▶ **Work to be completed**
All of the records below need to be copied exactly.

═══ Data to examine ═══

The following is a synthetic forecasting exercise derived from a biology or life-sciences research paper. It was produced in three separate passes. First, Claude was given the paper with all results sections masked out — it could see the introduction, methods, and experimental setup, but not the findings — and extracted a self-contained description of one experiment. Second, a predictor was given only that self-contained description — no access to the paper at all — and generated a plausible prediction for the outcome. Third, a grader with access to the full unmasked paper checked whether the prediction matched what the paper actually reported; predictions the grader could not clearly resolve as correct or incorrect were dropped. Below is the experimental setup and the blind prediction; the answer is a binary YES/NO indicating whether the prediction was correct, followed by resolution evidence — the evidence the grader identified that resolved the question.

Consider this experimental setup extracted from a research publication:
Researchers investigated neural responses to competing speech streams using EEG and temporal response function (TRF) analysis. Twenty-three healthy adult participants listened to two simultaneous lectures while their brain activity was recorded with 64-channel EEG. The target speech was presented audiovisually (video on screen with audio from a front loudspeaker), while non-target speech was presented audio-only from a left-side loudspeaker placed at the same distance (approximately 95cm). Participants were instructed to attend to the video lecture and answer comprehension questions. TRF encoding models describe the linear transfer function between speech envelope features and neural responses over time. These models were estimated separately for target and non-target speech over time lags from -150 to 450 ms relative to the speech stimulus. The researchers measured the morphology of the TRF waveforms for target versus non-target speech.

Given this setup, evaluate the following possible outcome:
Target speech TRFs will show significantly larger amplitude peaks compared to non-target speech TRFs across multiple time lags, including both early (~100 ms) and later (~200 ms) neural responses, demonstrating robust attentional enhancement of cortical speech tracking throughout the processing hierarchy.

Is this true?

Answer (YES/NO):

═══

▶ **Expected output**
The following is a synthetic forecasting exercise derived from a biology or life-sciences research paper. It was produced in three separate passes. First, Claude was given the paper with all results sections masked out — it could see the introduction, methods, and experimental setup, but not the findings — and extracted a self-contained description of one experiment. Second, a predictor was given only that self-contained description — no access to the paper at all — and generated a plausible prediction for the outcome. Third, a grader with access to the full unmasked paper checked whether the prediction matched what the paper actually reported; predictions the grader could not clearly resolve as correct or incorrect were dropped. Below is the experimental setup and the blind prediction; the answer is a binary YES/NO indicating whether the prediction was correct, followed by resolution evidence — the evidence the grader identified that resolved the question.

Consider this experimental setup extracted from a research publication:
Researchers investigated neural responses to competing speech streams using EEG and temporal response function (TRF) analysis. Twenty-three healthy adult participants listened to two simultaneous lectures while their brain activity was recorded with 64-channel EEG. The target speech was presented audiovisually (video on screen with audio from a front loudspeaker), while non-target speech was presented audio-only from a left-side loudspeaker placed at the same distance (approximately 95cm). Participants were instructed to attend to the video lecture and answer comprehension questions. TRF encoding models describe the linear transfer function between speech envelope features and neural responses over time. These models were estimated separately for target and non-target speech over time lags from -150 to 450 ms relative to the speech stimulus. The researchers measured the morphology of the TRF waveforms for target versus non-target speech.

Given this setup, evaluate the following possible outcome:
Target speech TRFs will show significantly larger amplitude peaks compared to non-target speech TRFs across multiple time lags, including both early (~100 ms) and later (~200 ms) neural responses, demonstrating robust attentional enhancement of cortical speech tracking throughout the processing hierarchy.

Is this true?

Answer (YES/NO):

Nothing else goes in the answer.